Bottom Line: It won't transform anyone's teaching, but it offers a fun change of pace for review/practice and a nice starting point for teachers looking to experiment with game-based learning as creators and consumers.
Many teachers use Zondle as a reward for students who finish early. It also has a lot of potential as a homework review tool -- students are more likely to actively log on and play games with friends than they are to complete a worksheet or do flashcards in the evening. Zondle does try to offer a lot of support to teachers, and there are some whole-class games and activities, as well as some purchasable extras to help students focus on particular topics.
Editor's Note: Zondle closed on May 1, 2016.
Zondle is a place teachers can go to find, create, and share games focused on classroom content. Teachers set up their classes and assign topics (basically content to be covered) and questions to each student. These topics/questions can be created from scratch or borrowed from what has already been created. When students log in, they can choose from their topics and then pick from a selection of games to play that "teach" these topics. These games are very simplistic templates, and the questions teachers add tend to layer in the learning. For example, players might see a multiple-choice question at the top of the screen and have to gobble up the worm displaying the correct answer. Other games devolve into the chocolate-covered broccoli approach where learning isn't even integrated into the game itself; instead, students answer a question then play a game as a reward.

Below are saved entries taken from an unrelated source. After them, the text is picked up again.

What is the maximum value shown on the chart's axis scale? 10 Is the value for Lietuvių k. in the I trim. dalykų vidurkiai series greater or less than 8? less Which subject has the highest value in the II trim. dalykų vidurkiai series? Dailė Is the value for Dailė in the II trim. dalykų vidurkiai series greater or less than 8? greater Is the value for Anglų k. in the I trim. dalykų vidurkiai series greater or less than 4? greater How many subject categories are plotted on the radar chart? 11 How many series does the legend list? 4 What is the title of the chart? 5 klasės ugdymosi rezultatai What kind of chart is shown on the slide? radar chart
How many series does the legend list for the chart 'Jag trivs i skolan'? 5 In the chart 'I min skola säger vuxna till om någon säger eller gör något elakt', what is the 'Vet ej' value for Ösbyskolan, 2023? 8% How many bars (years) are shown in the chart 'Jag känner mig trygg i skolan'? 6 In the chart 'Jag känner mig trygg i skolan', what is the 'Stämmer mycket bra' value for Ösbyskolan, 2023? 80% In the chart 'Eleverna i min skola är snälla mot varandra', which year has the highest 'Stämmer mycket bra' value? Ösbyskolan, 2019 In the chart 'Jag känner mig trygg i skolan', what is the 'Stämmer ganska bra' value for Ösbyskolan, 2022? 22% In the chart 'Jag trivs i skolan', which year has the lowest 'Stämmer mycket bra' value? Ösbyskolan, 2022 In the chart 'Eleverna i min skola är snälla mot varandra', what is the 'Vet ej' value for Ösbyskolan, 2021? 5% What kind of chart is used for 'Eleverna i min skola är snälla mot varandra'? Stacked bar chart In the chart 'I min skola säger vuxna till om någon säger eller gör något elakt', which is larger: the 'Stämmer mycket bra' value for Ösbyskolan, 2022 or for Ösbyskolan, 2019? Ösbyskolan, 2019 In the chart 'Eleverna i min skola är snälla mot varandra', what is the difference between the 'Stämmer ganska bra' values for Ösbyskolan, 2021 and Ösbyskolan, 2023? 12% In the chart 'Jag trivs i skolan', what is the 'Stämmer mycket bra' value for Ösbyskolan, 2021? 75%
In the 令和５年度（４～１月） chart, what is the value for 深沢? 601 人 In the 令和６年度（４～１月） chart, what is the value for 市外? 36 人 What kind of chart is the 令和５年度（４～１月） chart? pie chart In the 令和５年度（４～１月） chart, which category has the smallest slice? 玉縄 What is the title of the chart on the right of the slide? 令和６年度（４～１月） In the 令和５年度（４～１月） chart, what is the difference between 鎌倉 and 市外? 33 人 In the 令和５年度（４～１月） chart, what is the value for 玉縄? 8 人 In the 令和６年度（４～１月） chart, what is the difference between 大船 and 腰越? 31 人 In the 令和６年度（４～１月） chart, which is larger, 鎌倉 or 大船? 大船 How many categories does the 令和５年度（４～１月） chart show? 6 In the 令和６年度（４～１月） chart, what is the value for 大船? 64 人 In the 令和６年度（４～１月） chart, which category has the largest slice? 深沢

While the games on Zondle aren't very good representations of what games for learning can do, they'll offer something different than worksheets. It's helpful that teachers can tweak content, adding their own questions to personalize the experience to each student. And there's a huge variety of subjects available, so teachers likely won't have any trouble finding the information they want to review. Still, it's hard to claim Zondle is doing much more than offering a new way to deliver flashcard-style practice. Although this type of question-and-answer review has its place, it's not likely to hold students' attention for long, and doesn't do what games are great at: building higher-order thinking skills.